Multi-objective optimization of the performance and emission characteristics for a dual-fuel engine with hydrogen addition

In this work, multi-objective optimization of a dual-fuel engine with hydrogen addition was performed with a hybrid approach of RSM-NSGA II-TOPSIS. The optimization objective variables include NOx, CH4 emissions and indicated specific fuel consumption (ISFC); decision variables include H2 addition ratio, diesel injection timing (DIT), spray angle (SA) and swirl ratio (SR). Firstly, a computational fluid dynamics (CFD) model of a dual-fuel engine cylinder was established, and a chemical reaction mechanism containing 53 species and 325 reactions was developed by the CHEMKIN program. Then, a regression model of the objective variables was obtained by the response surface method and multi-objective optimization was performed by NSGA II genetic algorithm. Finally, the optimal solution was selected from the Pareto front by the TOPSIS decision method. The distribution of the Pareto front showed that a higher hydrogen addition ratio, DIT at 10-20 degrees CA BTDC, SA at 90-110 degrees and SR at 0.6-0.8 or 1.2 provided a better trade-off between the three objectives. The optimal solution can reduce NOx, CH4 emissions and ISFC by 8.21%, 61.64% and 4.59%, respectively, compared to the original solution. Optimization of. decision variables effectively mitigate the trade-off between NOx, CH4 emissions and ISFC for a dual-fuel engine with hydrogen addition at low loads.

§ Data excerpt:
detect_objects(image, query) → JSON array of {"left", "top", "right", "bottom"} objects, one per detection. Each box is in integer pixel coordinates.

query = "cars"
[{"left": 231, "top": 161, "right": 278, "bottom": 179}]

§ What needs to be done: Reproduce in full the text above on the multi-objective optimization of a dual-fuel engine with hydrogen addition, without changing a single word or mark.

§ Solution below:
Multi-objective optimization of the performance and emission characteristics for a dual-fuel engine with hydrogen addition

In this work, multi-objective optimization of a dual-fuel engine with hydrogen addition was performed with a hybrid approach of RSM-NSGA II-TOPSIS. The optimization objective variables include NOx, CH4 emissions and indicated specific fuel consumption (ISFC); decision variables include H2 addition ratio, diesel injection timing (DIT), spray angle (SA) and swirl ratio (SR). Firstly, a computational fluid dynamics (CFD) model of a dual-fuel engine cylinder was established, and a chemical reaction mechanism containing 53 species and 325 reactions was developed by the CHEMKIN program. Then, a regression model of the objective variables was obtained by the response surface method and multi-objective optimization was performed by NSGA II genetic algorithm. Finally, the optimal solution was selected from the Pareto front by the TOPSIS decision method. The distribution of the Pareto front showed that a higher hydrogen addition ratio, DIT at 10-20 degrees CA BTDC, SA at 90-110 degrees and SR at 0.6-0.8 or 1.2 provided a better trade-off between the three objectives. The optimal solution can reduce NOx, CH4 emissions and ISFC by 8.21%, 61.64% and 4.59%, respectively, compared to the original solution. Optimization of. decision variables effectively mitigate the trade-off between NOx, CH4 emissions and ISFC for a dual-fuel engine with hydrogen addition at low loads.